**Set of tasks:**
(1) From the page on the stages of counting, can you extract everything from "There are five" down to "characteristics of entity."?
(2) Answer these about the page on the stages of counting:
(a) Which branch of mathematics deals with chances and the likeliness of a particular outcome?
(b) How many basic stages of counting are there?
(c) In the Count All stage, on what grounds is no discrimination made between entities?

**Selected text:**
What are the five stages of counting?

Counting is a crucial part of Fundamental Mathematics. Basic mathematics and all mathematical formulas are derived from numbers and their relations they hold amongst them. Probability is the Mathematical branch dealing with chances and likeliness of a particular outcome out of all the possible outcomes that can occur. A Probability Event gives the measure of chances of Favorable /desired /wanted outcome to be the final outcome of the probability event. Probability largely deals with numbers and the chances of occurrence of different numbers. 

Stages of Counting

There are five basic stages of counting. Starting from Count all, Count on, Maintain cardinality, stable order, and conservative. Let’s take a look at all these stages in detail,

• Count All

Count all the entities irrespective of the order of the entities, keeping in-tact the abstraction of different entities. Entities are considered equal while counting, there is no discrimination done based on the shape, size or characteristics of entity.

**Data shown:**
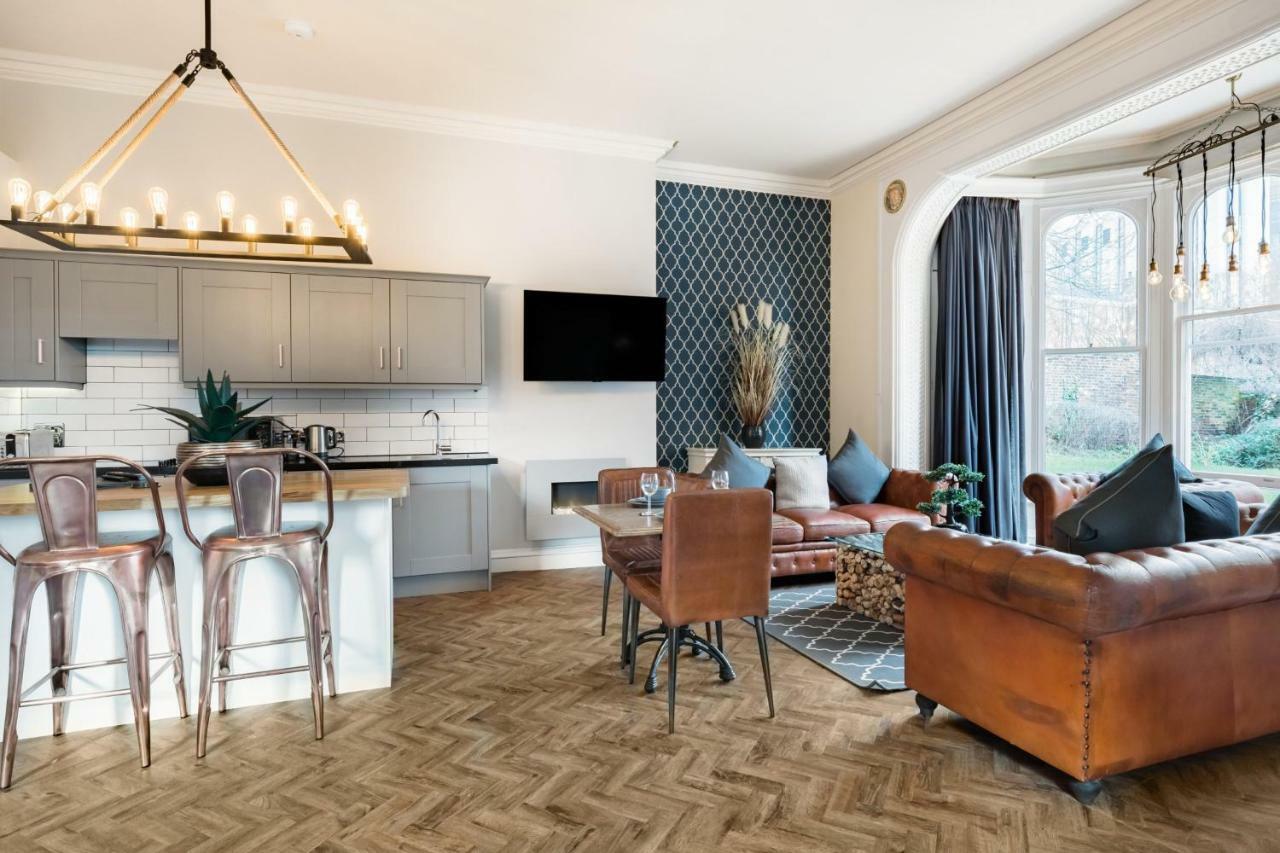 The Heaton At Claremont Serviced Apartments Leeds  Eksteriør bilde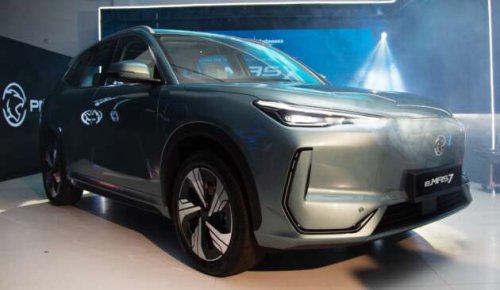 Proton eMas 7 in Mauritius &ndash; CBU China, Prime and Premium, up to 410 km WLTP, RM157k to RM172k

**Answers to each task:**
(1)
There are five basic stages of counting. Starting from Count all, Count on, Maintain cardinality, stable order, and conservative. Let’s take a look at all these stages in detail,

• Count All

Count all the entities irrespective of the order of the entities, keeping in-tact the abstraction of different entities. Entities are considered equal while counting, there is no discrimination done based on the shape, size or characteristics of entity.

(2)
(a) Probability.
(b) Five.
(c) Shape, size, or characteristics.